In my case, I was lucky and it says :
 High noise immunity: V NIH = V NIL = 28% V CC (min)
 Wide operating voltage range: V CC (opr) = 2 V to 5.5 V
I shoud probably add a bit of hysteresis...

Decoupling
02/10/2017 at 18:23 • 4 commentsFranck just spotted a pretty fumble : I have overlooked the bulk capacitors before and after the LP2981.
I think I assumed that the voltage stability was not critical but usually I am very generous with capacitors.
The other problem is : is there any room left ?

Resuming
11/17/2016 at 15:30 • 0 commentsThe development of DYPLED had stalled for several reasons. Some were described here, such as the naked vias. There was work, too. And a big problem: the type of LED.
The naked vias are just a matter of ordering yet another batch of PCB with the right GERBER.
Work is done now (#PixelAvenue will open next week)
The LEDs though are a different story. I needed to decide which type of LED I will commit to, from now on. With or without the integrated Zener ?
 With Zener : the routing is much easier but must be redone from scratch and luminosity is not as good.
 Without Zener : No need to touch the tracks (less work) and everything works as expected, though routing could (and should) be optimised (next time).
The choice does not depend on me though.

Records of questions about scenes:
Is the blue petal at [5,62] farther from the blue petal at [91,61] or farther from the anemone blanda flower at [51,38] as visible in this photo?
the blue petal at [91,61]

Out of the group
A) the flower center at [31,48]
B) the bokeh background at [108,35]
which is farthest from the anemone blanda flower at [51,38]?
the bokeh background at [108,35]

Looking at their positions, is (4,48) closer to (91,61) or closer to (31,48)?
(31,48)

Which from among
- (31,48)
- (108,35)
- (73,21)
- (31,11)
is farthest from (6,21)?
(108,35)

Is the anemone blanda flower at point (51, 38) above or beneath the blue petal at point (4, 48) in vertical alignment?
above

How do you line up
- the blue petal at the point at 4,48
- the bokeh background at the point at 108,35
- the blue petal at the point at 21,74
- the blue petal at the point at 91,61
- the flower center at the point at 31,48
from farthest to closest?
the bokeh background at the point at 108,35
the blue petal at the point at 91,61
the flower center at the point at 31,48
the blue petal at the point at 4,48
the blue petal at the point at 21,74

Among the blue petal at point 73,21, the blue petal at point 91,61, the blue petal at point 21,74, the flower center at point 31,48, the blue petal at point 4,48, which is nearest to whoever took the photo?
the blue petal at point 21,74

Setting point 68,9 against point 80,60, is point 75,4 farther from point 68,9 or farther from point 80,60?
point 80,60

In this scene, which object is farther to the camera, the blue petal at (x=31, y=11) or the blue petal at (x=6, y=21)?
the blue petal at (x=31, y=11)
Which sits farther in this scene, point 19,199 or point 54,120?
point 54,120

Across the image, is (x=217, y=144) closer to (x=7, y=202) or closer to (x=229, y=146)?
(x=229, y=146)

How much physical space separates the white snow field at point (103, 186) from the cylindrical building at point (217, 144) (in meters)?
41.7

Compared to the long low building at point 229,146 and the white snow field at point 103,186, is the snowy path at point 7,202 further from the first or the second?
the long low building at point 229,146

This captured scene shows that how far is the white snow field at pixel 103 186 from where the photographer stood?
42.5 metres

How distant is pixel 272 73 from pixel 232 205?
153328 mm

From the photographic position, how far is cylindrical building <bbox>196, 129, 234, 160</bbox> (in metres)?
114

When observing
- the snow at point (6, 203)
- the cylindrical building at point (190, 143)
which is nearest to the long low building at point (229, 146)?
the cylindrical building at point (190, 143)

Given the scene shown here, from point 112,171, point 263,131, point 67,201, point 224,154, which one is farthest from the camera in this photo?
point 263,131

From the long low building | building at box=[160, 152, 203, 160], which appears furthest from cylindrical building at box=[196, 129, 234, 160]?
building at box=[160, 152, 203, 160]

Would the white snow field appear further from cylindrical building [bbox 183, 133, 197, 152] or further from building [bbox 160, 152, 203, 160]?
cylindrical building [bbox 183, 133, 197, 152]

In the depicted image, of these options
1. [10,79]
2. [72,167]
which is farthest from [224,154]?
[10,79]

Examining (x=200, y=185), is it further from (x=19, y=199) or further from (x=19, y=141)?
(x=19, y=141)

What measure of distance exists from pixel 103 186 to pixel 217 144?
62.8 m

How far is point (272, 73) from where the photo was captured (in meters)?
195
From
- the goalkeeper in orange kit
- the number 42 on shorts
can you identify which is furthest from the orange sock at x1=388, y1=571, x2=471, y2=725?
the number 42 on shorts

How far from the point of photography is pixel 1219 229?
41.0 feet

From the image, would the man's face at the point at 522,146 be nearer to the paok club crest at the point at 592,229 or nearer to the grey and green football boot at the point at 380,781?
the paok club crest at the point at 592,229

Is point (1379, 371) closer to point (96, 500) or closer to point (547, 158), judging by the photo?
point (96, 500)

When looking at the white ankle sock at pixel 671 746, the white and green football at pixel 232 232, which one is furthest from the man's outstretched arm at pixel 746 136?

> _EXERCISE 1_: From the project log, list the reasons it gives for why the development of DYPLED had stalled.
> _EXERCISE 2_: Pull out every line of the records that contains the string "bokeh", treating uppercase and lowercase as different.

> _FINAL ANSWER 1_:
- the naked vias
- work
- the type of LED

> _FINAL ANSWER 2_:
B) the bokeh background at [108,35]
the bokeh background at [108,35]
- the bokeh background at the point at 108,35
the bokeh background at the point at 108,35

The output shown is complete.